* Texte fourni *
Malgré les dizaines de milliers de manifestants descendus dans la rue ce jeudi, le gouvernement semble ne pas vouloir plier. Malgré les appels à la négociations des syndicats, le passage de 40 à 41 ans de cotisation pour bénéficier d’une retraite à taux plein semble inéluctable d’ici à 2012.
Mais les chiffres, eux aussi, sont têtus. L’emploi des salariés âgés de plus de 55 ans reste très faible par rapport aux autres pays européens (voir sous l’onglet Prolonger, un comparatif européen dressé par Eurostat). Et les Français, en dépit des appels du Medef à repousser l’âge légal de la retraite (60 ans aujourd’hui), liquident leur retraite de plus en plus tôt. Depuis 2003, selon la Caisse nationale d’assurance vieillesse (Cnav), l’âge moyen à la date de liquidation, c’est-à-dire l’âge auquel les salariés font valoir leur droit à la retraite, ne cesse de baisser. Il était, en 2003, de près de 62 ans. Et de 61,2 ans en 2007. Les départs anticipés pour carrières longues, mis en place par la loi Fillon sur les retraites de 2003, expliquent en partie cette baisse. Mais pas seulement.
Car les surcotes créées alors pour encourager à travailler après 60 ans ont fait flop. Visiblement, les Français veulent partir en retraite dès qu’ils le peuvent. Voire avant. Quitte, parfois, à liquider leur retraite à la hâte, avec des points de cotisation qui manquent et donc des pensions amputées de plusieurs centaines d’euros. Un responsable de la Cnav, sous couvert d’anonymat, dresse un terrible constat : «Nous avons récemment interrogé des plus de 55 ans sur la raison qui les pousse à liquider leur retraite. Le résultat, c’est un réquisitoire impressionnant contre l’entreprise .»

* Jeu de données *
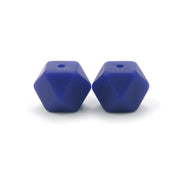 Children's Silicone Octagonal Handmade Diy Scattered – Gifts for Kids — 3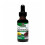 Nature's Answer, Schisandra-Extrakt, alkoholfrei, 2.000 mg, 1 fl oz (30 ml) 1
--
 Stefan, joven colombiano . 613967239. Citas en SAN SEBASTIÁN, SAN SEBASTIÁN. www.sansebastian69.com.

* À faire *
(a) D'après le texte sur les retraites, quel était l'âge moyen à la date de liquidation en 2007 selon la Cnav ?
(b) Reprenez le texte sur les retraites à partir de sa dernière phrase et écrivez la suite.
Ces données viennent d'une autre source.

* Corrigé *
(a) En 2007, l'âge moyen à la date de liquidation était de 61,2 ans.

(b)
Cette étude de la Cnav, disponible en ligne, dit la même chose, en des termes plus nuancés. Selon cette enquête menée à l’été 2007, «les assurés satisfaits de leurs conditions de travail et de leur environnement professionnel sont minoritaires. La majorité des assurés fait état de conditions de travail toujours plus difficiles (…). Ils se plaignent de la dégradation de leur condition de travail, de la détérioration du climat professionnel (manque de reconnaissance et de considération, perte d’une ambiance sereine et conviviale engendrée par la course à la rentabilité et aux performances…) et de la pénibilité physique mais également psychologique du travail (stress, lassitude envers les tâches effectuées…).» Une atmosphère pesante à laquelle il faut ajouter, selon la Cnav, l’«omniprésence» d’un discours accusant les salariés les plus âgés de coûter cher, voire des «stratégies d’éviction» des plus âgés encore plus «directes», comme la suppression d’un poste, une mutation non choisie, l’attribution de tâches «sinon dégradantes, pour le moins inintéressantes».
Les Français en mal de reconnaissance
Dans une autre étude récente, «Souhaiter prendre sa retraite le plus tôt possible», Didier Blancher (Insee) et Thierry Debrand (Irdes) opèrent même une comparaison fort instructive. D’après des séries statistiques qu’ils ont isolées dans une étude européenne d’ampleur, plus de 57% des salariés français de plus de 50 ans veulent partir à la retraite «le plus tôt possible». C’est un des taux les plus élevés d’Europe, derrière l’Espagne et l’Italie, mais loin, très loin, derrière l’Allemagne (42,5%), la Suède (42%) ou les Pays-Bas (30%). A l’origine du malaise des salariés français, là encore, l’absence de reconnaissance pour le travail accompli...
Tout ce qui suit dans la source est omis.